ABOUT THIS TASK: Nothing should be left out. Give all the data again exactly as written.

Start of EXTRACTED RECORDS

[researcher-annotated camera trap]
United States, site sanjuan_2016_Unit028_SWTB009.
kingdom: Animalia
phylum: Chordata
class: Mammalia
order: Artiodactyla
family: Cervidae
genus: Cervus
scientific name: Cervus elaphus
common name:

End of EXTRACTED RECORDS

REPLY TO THE TASK:
[researcher-annotated camera trap]
United States, site sanjuan_2016_Unit028_SWTB009.
kingdom: Animalia
phylum: Chordata
class: Mammalia
order: Artiodactyla
family: Cervidae
genus: Cervus
scientific name: Cervus elaphus
common name:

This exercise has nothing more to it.